In this year’s celebration of the NFL’s 100th season we’ve highlighted many iconic figures from the league’s history, with many more still to come. Today we showcase the life of an extraordinary man who built, from scratch, the team that became known as “America’s Team”, the Dallas Cowboys. That man is Tom Landry, whose stoic look on the sideline of Cowboy games wearing his trademark fedora was well known from the team’s inception in 1960 until he was unceremoniously dumped by Jerry Jones in 1989. Jones had purchased the franchise and wanted to hire his old college teammate, Jimmy Johnson, as coach. His move turned out to be the right one, as the Cowboys had declined in the 1980s and Johnson wound up leading the team to a pair of Super Bowl wins. Nevertheless, Landry’s legacy was cemented despite the lack of respect he received from Jones. He had built the Cowboys into a model franchise, with an organization that exemplified class and put winning above all else. His team rose from an expansion club in 1960 to a playoff contender by 1966, when they ran off a streak of 7 division titles in an 8 year span. From ’66 until 1985 the Cowboys were a playoff team 18 times, and won 2 Super Bowls in 5 appearances. Landry’s story begins before his Dallas days. He enlisted in the Army Air Corps in World War II in honor of his brother, who had been killed in a plane crash while serving. He became a bomber co-pilot and between November of 1944 and April of 1945 completed a combat tour of 30 missions, which included a crash landing in Belgium when his plane ran out of fuel.
1st Lieutenant Tom Landry, US Army Air Corps
As a player, Landry was with the New York Yankees of the AAFC for a season, then joined the NFL’s New York Giants as a defensive back in 1950. He played until 1955, but also was a player/coach in 1954 and ’55, before becoming a full-time member of the Giants’ coaching staff in 1956, holding the position that today would be considered the defensive coordinator. The Giants’ top offensive coach at the time was Vince Lombardi. It was in the job of lead defensive coach with the Giants that Landry’s reputation as an innovator took root. He is credited with inventing the 4-3 defensive alignment that is prevalent in today’s game, with Hall of Famer Sam Huff playing the critical middle linebacker role.

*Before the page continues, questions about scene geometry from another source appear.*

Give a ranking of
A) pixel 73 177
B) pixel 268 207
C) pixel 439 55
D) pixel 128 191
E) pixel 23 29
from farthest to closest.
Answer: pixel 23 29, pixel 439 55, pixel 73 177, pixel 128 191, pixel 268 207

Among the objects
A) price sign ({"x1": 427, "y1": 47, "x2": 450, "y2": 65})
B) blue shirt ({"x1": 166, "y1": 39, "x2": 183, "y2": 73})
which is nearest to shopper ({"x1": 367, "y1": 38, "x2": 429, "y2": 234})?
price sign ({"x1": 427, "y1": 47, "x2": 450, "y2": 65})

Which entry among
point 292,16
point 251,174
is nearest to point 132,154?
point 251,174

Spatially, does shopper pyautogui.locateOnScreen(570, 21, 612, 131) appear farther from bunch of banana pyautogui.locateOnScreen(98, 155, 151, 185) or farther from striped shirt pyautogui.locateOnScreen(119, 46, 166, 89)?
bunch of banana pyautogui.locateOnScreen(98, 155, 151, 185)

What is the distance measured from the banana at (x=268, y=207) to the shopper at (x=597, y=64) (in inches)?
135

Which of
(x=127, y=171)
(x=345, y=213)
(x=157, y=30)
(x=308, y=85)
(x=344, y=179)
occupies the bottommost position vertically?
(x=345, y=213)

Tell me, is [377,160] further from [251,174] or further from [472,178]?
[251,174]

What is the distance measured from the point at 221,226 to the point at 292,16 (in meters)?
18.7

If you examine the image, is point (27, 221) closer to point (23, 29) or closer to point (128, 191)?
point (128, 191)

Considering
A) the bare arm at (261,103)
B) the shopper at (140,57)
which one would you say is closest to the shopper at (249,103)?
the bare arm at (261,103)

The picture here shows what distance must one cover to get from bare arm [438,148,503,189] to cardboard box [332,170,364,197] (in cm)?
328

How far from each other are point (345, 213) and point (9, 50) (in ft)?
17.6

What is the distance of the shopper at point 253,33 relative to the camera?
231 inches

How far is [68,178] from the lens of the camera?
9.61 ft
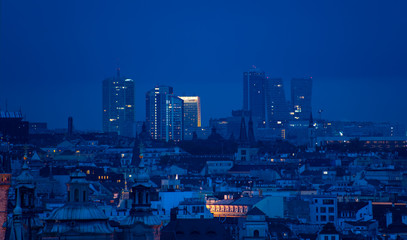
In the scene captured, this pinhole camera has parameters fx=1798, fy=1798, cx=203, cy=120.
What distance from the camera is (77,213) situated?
2108 inches

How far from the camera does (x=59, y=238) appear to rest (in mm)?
53062

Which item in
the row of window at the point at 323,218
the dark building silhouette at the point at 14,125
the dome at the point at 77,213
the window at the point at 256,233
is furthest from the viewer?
the dark building silhouette at the point at 14,125

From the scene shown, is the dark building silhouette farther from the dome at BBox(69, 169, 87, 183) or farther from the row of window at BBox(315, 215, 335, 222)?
the dome at BBox(69, 169, 87, 183)

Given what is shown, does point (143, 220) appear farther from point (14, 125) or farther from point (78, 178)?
point (14, 125)

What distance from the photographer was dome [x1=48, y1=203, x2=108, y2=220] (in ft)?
175

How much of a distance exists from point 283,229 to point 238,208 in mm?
13989

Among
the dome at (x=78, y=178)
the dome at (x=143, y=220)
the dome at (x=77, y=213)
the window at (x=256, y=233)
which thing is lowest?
the window at (x=256, y=233)

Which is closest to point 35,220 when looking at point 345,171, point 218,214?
point 218,214

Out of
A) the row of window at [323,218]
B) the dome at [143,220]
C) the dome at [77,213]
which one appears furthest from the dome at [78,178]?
the row of window at [323,218]

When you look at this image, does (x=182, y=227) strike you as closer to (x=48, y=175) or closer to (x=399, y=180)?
(x=48, y=175)

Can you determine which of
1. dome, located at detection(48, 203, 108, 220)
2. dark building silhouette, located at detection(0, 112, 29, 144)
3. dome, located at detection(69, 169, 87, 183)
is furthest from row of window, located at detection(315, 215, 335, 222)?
dark building silhouette, located at detection(0, 112, 29, 144)

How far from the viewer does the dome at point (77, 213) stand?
53375mm

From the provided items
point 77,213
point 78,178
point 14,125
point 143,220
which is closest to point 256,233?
point 143,220

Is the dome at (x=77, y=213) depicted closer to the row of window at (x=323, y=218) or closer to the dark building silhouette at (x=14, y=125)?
the row of window at (x=323, y=218)
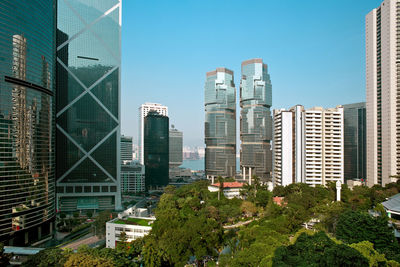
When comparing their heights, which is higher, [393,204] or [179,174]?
[393,204]

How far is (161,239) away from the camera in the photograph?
19.9 meters

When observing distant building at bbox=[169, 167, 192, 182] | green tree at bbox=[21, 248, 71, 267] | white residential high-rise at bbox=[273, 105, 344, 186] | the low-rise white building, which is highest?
white residential high-rise at bbox=[273, 105, 344, 186]

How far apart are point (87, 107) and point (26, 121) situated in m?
18.2

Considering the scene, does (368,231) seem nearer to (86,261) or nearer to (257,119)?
(86,261)

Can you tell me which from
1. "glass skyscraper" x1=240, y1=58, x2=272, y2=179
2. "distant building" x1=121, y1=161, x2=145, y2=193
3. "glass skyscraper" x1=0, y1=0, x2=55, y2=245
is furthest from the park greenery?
"distant building" x1=121, y1=161, x2=145, y2=193

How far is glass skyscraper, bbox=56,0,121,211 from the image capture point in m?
44.8

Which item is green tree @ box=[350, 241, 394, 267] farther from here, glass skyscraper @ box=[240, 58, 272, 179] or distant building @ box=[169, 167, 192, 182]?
distant building @ box=[169, 167, 192, 182]

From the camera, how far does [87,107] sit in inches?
1810

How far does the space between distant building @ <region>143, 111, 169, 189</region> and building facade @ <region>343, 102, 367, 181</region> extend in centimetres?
4273

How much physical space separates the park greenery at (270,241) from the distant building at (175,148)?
76.2 metres

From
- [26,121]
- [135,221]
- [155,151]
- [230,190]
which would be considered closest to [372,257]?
[135,221]

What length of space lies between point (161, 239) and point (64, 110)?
33026 millimetres

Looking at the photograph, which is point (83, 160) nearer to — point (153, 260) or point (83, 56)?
point (83, 56)

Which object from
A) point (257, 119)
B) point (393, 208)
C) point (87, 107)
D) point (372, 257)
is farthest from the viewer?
point (257, 119)
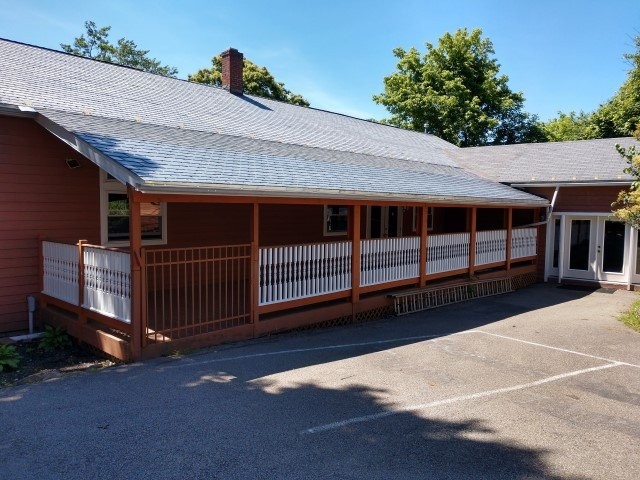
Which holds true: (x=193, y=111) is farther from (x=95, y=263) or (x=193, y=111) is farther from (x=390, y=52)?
(x=390, y=52)

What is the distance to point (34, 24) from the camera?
24.4 metres

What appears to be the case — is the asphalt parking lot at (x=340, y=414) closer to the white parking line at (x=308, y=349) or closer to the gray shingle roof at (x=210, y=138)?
the white parking line at (x=308, y=349)

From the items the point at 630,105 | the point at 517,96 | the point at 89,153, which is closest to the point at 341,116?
the point at 89,153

Landry’s Giant defensive units were one of the NFL’s best from ’56 to ’59 when he was coordinator, leading to his being hired as the first head coach in Dallas Cowboy history when they entered the league in 1960. Among his innovations in his 29 seasons in Dallas were the invention of the “Flex” defense, which involved players on the defensive line flexing to different positions depending on where they thought the play was headed. That defense was reliant on “gap control”, in which the players were assigned to cover a gap along the line of scrimmage. That philosophy is widespread in the modern game. Although his background was on the defensive side of the ball, Landry’s teams also were innovative on offense. He dusted off the “shotgun” formation which had been used in earlier years but became dormant as defenses began to learn how to counter it, and also implemented the use of multiple shifting and motion to confuse opponents. He was the first to employ a strength and conditioning coach, and to begin assigning assistant coaches to specific positions. The Cowboys were the first team to use a quality control coach, who specialized in studying upcoming opponents on film and did self-scouting of the Cowboys themselves. Of course, innovations only work if a team is winning, and the Cowboys did plenty of that during Landry’s tenure. He was a winning coach and a tremendous organizer, building the Cowboy brand into the widely-known “America’s Team”, a label they proudly embrace today. Landry was inducted into the Pro Football Hall of Fame in 1990, taking his rightful place among other gridiron giants of the 20th century.